Her hiring model and teambuilding strategies are unique. At Petitgrain, she practices what she calls “both-of-house” training: everyone in back of house learns front of house, and everyone in front of house works at least one back-of-house shift weekly.
That way, “everyone understands the product better and has respect for their team members,” she said. She also rejects a traditional hierarchy and instead aims for shared accountability, anchored in wages.
“My business model is based on generous hospitality,” she said. “Everybody needs to earn a living wage, not like $20 an hour. Everyone here, with tips, is making at minimum $30 an hour. I don’t want anyone to have to work a second job.”
To make that work, she runs a tip pool, and she protects it. She refuses to hire ahead of revenue.
“Because the tip pool is such an important part of everybody’s paycheck, I’m really cautious,” she said. “I cannot bring in a new team member until we grow sales between 6 and 8% at a time because, if I add an extra person before revenue grows, everybody’s tip pool gets diluted.”
As of early 2026, she has a team of 13 bakers and baristas. When she does hire, credentials aren’t her priority. She’s looking for kindness, hustle, and curiosity.
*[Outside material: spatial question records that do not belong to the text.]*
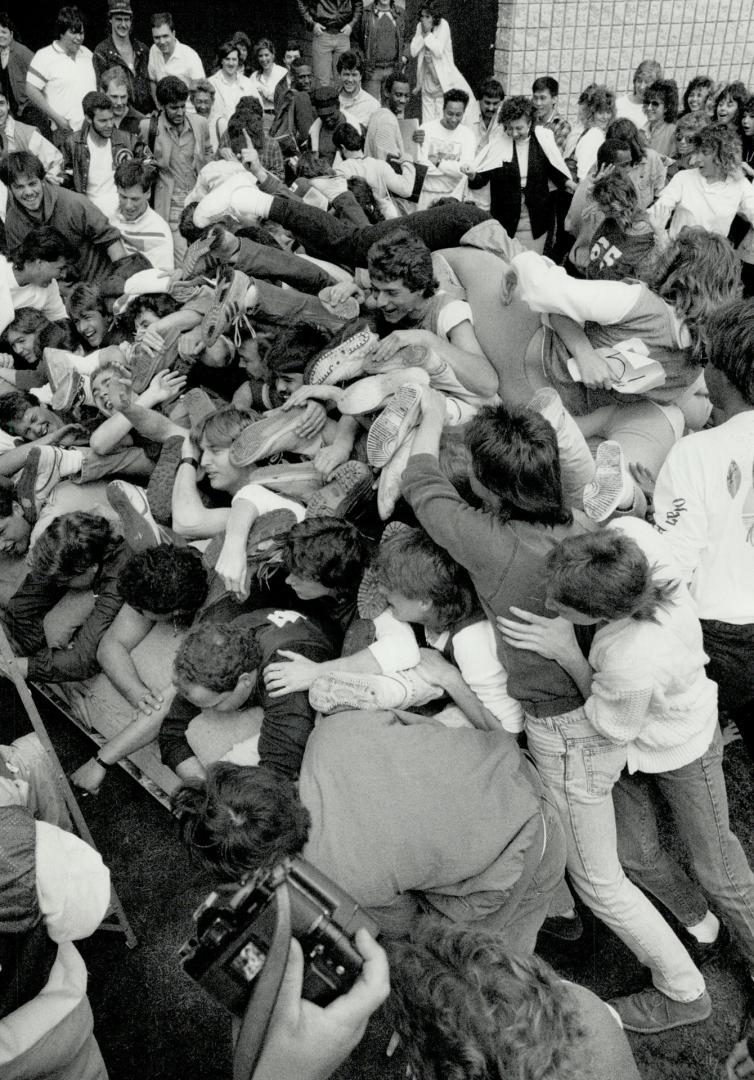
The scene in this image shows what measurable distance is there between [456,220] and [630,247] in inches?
27.2

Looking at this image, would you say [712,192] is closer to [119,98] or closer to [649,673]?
[649,673]

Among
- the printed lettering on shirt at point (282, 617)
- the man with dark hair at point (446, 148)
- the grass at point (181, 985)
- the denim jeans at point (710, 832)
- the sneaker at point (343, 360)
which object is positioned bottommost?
the grass at point (181, 985)

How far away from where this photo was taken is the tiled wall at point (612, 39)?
27.6 ft

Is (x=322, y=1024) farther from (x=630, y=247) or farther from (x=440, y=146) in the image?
(x=440, y=146)

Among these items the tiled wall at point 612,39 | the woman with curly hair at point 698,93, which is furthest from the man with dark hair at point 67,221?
the tiled wall at point 612,39

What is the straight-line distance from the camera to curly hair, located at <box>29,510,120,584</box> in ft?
9.39

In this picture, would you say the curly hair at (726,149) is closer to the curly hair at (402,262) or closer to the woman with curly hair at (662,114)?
the woman with curly hair at (662,114)

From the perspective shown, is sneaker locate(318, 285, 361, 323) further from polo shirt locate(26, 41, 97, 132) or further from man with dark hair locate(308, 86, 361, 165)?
polo shirt locate(26, 41, 97, 132)

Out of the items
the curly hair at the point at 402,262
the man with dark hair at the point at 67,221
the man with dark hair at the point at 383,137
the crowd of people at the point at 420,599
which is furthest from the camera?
the man with dark hair at the point at 383,137

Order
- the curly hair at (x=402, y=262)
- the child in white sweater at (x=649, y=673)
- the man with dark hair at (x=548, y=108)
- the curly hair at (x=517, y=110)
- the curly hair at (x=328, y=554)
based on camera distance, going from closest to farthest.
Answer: the child in white sweater at (x=649, y=673)
the curly hair at (x=328, y=554)
the curly hair at (x=402, y=262)
the curly hair at (x=517, y=110)
the man with dark hair at (x=548, y=108)

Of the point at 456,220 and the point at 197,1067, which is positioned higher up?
the point at 456,220

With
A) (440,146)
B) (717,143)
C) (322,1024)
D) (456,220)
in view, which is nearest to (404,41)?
(440,146)

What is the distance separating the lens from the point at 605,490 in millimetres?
2205

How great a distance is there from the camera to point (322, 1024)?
4.63ft
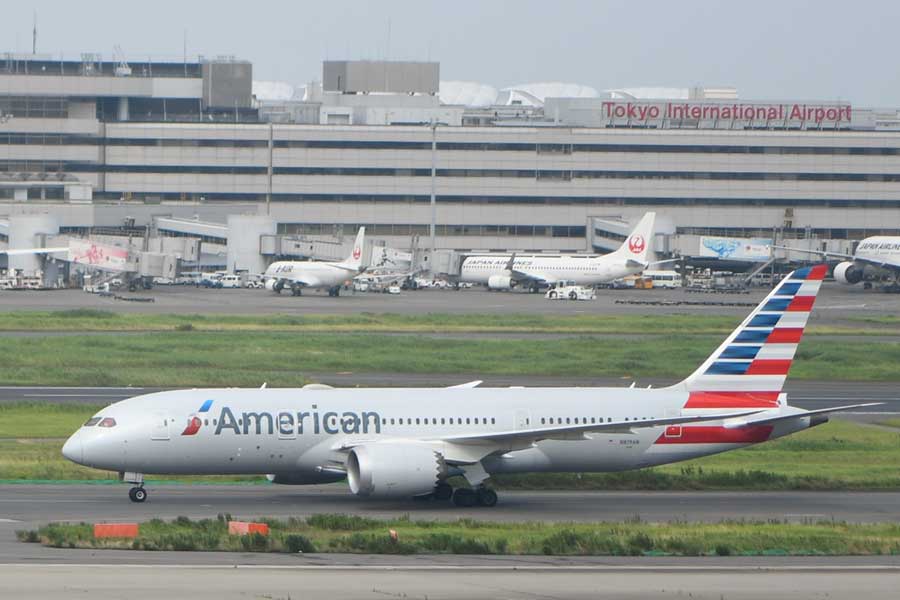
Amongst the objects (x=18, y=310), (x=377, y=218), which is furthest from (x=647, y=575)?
(x=377, y=218)

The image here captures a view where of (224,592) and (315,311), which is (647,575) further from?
(315,311)

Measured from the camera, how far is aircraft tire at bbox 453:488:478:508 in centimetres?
4444

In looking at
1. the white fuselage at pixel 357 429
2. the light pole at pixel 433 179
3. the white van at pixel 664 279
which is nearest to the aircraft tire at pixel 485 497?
the white fuselage at pixel 357 429

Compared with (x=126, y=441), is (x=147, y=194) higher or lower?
higher

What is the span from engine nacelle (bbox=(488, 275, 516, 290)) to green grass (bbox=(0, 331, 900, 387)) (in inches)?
2750

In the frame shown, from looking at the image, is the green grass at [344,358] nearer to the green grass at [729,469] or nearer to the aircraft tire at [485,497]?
the green grass at [729,469]

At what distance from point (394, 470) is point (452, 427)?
119 inches

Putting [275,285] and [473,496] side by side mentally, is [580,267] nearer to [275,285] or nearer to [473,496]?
[275,285]

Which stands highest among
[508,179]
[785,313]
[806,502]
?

“I don’t care if you went to culinary school. I don’t care if you worked at a Michelin-star restaurant,” she said. “Honestly, it’s not hard to make a croissant. It really isn’t. But if you are curious, if you are humble, if you work hard, you’ll figure it out. And 99% of the time, that yields a really great team.”
Underneath all of it is what she calls her core belief system: radical generosity, expressed through radical hospitality.
“There’s never a time when I have been radically generous and regretted it,” she said.